Nos países pobres, onde as mulheres são mais dependentes dos maridos, são submetidas a inúmeras formas de coerção e chantagem e, apesar de saberem que os parceiros mantêm comportamentos de alto risco, não têm meios legais de proteção contra a concepção. Quando grávidas, são forçadas a recorrer a abortos sem cuidados mínimos de assepsia. No Brasil, a estimativa é de 1 milhão de abortos por ano.
Culturalmente, o ato sexual é para satisfazer ao homem, e as mulheres não ousam pedir o uso do preservativo, com medo de sofrerem agressões físicas ou de serem abandonadas.
A questão da prostituição infantil nos países em desenvolvimento é terrível. Na África, crianças cada vez mais jovens são procuradas pelos adultos para se protegerem da contaminação. Expulsas de casa, são obrigadas a recorrer à prostituição e ao comércio de drogas para sobreviver, quando não estimuladas pelos próprios pais como recurso extremo de fonte de renda, como é cada vez mais frequente no Brasil.
"A igualdade entre os sexos, a eliminação da pobreza e a garantia dos direitos humanos são metas consideradas tão importantes quanto a batalha que se trava diretamente contra o vírus", diz a combativa presidente da Aliança Internacional contra HIV-Aids de Londres, Sarah Lee.
As pesquisas e os ensaios com medicamentos são mais direcionados aos homens que às mulheres -principalmente à comunidade homossexual-, por serem muito mais organizados e reivindicativos, além do que apenas 3% do orçamento global destinado à Aids é gasto nos países mais pobres, onde 90% das pessoas com HIV-Aids estão concentradas.
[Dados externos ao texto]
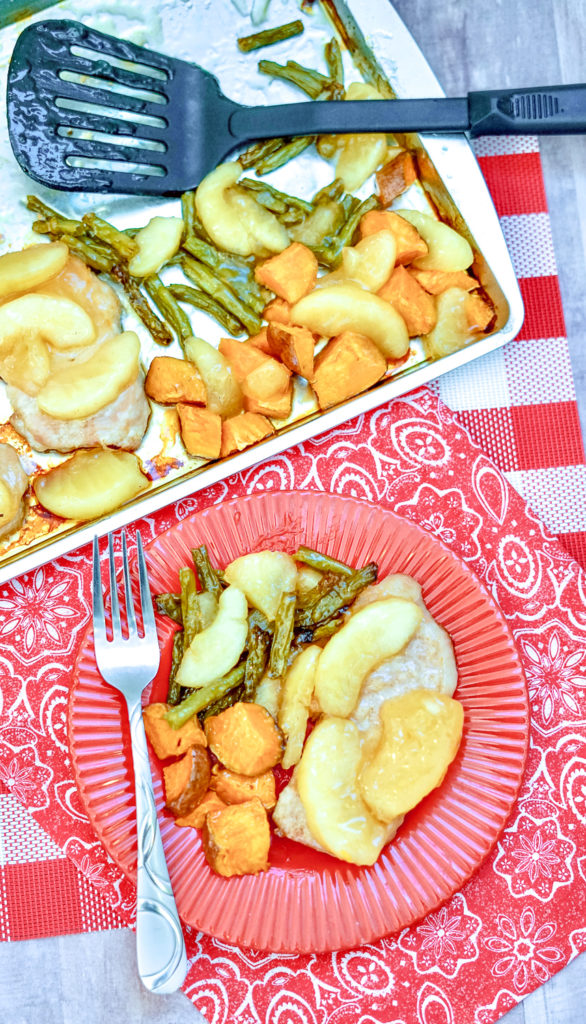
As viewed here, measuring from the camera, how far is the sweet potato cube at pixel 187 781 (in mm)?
1788

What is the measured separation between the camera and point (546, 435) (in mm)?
2123

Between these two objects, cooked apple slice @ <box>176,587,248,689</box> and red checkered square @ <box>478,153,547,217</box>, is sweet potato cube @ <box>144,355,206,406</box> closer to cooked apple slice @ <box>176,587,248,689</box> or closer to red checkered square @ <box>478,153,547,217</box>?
cooked apple slice @ <box>176,587,248,689</box>

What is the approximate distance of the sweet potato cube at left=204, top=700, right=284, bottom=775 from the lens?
5.83 feet

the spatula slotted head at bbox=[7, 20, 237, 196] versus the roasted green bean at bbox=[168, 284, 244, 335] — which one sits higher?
the spatula slotted head at bbox=[7, 20, 237, 196]

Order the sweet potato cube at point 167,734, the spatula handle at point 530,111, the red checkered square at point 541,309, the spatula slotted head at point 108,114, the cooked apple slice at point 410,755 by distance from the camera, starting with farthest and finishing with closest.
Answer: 1. the red checkered square at point 541,309
2. the spatula slotted head at point 108,114
3. the spatula handle at point 530,111
4. the sweet potato cube at point 167,734
5. the cooked apple slice at point 410,755

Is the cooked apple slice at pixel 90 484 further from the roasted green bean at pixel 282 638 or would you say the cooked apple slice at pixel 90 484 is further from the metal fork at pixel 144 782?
the roasted green bean at pixel 282 638

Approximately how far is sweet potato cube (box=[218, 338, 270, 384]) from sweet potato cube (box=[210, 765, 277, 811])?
82 centimetres

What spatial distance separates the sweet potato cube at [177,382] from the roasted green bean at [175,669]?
1.63 ft

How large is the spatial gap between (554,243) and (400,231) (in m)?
0.42

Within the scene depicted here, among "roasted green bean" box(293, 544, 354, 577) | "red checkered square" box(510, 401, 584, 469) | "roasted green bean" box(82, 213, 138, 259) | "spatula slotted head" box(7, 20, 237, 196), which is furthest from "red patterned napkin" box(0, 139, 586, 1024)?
"spatula slotted head" box(7, 20, 237, 196)

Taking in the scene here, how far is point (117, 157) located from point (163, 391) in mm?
547

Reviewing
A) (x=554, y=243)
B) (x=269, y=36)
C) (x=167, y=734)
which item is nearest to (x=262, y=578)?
(x=167, y=734)

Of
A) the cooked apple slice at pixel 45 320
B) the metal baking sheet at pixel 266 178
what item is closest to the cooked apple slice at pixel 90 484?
the metal baking sheet at pixel 266 178

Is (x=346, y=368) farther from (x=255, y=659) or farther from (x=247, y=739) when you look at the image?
(x=247, y=739)
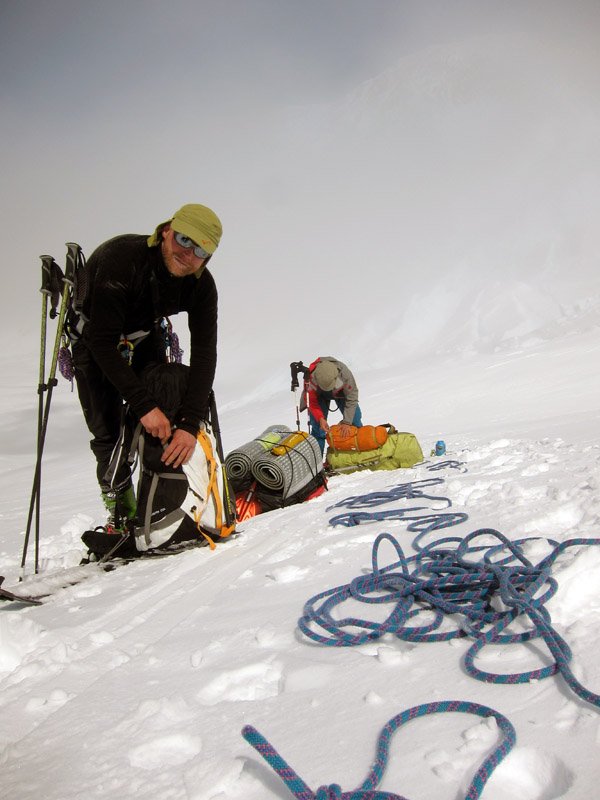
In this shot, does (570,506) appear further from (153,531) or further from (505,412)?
(505,412)

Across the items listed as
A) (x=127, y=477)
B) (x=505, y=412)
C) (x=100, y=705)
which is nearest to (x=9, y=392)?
Result: (x=505, y=412)

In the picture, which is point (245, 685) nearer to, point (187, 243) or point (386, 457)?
point (187, 243)

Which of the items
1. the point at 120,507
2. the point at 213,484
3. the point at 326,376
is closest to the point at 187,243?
the point at 213,484

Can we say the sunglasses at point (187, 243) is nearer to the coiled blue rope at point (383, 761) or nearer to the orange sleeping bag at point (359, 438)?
the coiled blue rope at point (383, 761)

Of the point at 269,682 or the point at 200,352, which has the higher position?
the point at 200,352

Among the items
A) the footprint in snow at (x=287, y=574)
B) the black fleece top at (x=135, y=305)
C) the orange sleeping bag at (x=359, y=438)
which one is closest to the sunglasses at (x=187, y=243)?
the black fleece top at (x=135, y=305)

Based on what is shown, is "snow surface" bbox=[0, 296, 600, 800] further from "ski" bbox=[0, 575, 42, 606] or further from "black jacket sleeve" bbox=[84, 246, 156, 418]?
"black jacket sleeve" bbox=[84, 246, 156, 418]

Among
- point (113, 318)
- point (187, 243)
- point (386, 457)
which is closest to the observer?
point (187, 243)

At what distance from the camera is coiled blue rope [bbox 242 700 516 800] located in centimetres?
95

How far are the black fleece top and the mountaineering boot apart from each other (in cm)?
63

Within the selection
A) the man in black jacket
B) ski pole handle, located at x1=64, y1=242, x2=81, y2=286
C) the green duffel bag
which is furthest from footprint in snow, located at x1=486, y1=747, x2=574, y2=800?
the green duffel bag

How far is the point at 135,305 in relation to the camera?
3018mm

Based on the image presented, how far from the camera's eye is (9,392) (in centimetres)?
3144

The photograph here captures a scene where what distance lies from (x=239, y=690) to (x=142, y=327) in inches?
89.4
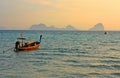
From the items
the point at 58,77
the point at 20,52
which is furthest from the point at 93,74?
the point at 20,52

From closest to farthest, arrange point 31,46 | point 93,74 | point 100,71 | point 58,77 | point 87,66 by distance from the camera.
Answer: point 58,77 → point 93,74 → point 100,71 → point 87,66 → point 31,46

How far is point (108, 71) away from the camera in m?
26.5

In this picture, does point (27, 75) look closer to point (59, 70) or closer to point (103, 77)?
point (59, 70)

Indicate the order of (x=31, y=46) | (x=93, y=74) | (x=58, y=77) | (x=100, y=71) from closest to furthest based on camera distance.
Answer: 1. (x=58, y=77)
2. (x=93, y=74)
3. (x=100, y=71)
4. (x=31, y=46)

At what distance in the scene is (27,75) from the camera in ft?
77.8

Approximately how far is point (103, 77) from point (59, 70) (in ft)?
16.5

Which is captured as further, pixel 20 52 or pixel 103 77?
pixel 20 52

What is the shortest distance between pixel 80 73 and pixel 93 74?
4.00ft

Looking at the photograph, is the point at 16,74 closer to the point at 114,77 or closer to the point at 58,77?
the point at 58,77

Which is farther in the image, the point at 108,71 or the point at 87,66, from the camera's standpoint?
the point at 87,66

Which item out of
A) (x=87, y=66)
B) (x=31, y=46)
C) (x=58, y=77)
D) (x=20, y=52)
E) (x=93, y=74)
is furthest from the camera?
(x=31, y=46)

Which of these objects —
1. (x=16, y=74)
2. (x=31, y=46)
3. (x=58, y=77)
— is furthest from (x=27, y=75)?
(x=31, y=46)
O acesso à educação e a necessidade de buscar uma linguagem mais identificada com os países mais pobres são itens prioritários para a contenção da epidemia. Ainda nessa linha, as pesquisas feitas com vacinas e o desenvolvimento de "coquetéis" de drogas são considerados por muitos, nos países mais atrasados, uma afronta. Para brecar a epidemia, o dinheiro deveria ser aplicado em programas de prevenção, cuidados básicos de saúde e na promoção dos direitos humanos.
Fica no ar, agora, a título de reflexão, estabelecer as prioridades em cada país. A Tailândia, por exemplo, conseguiu impedir cerca de 2 milhões de novos casos com um agressivo programa de prevenção e distribuição de preservativos. O Brasil, por sua vez, optou pela distribuição gratuita dos "coquetéis", mas ignora qualquer programa relacionado com prevenção e educação.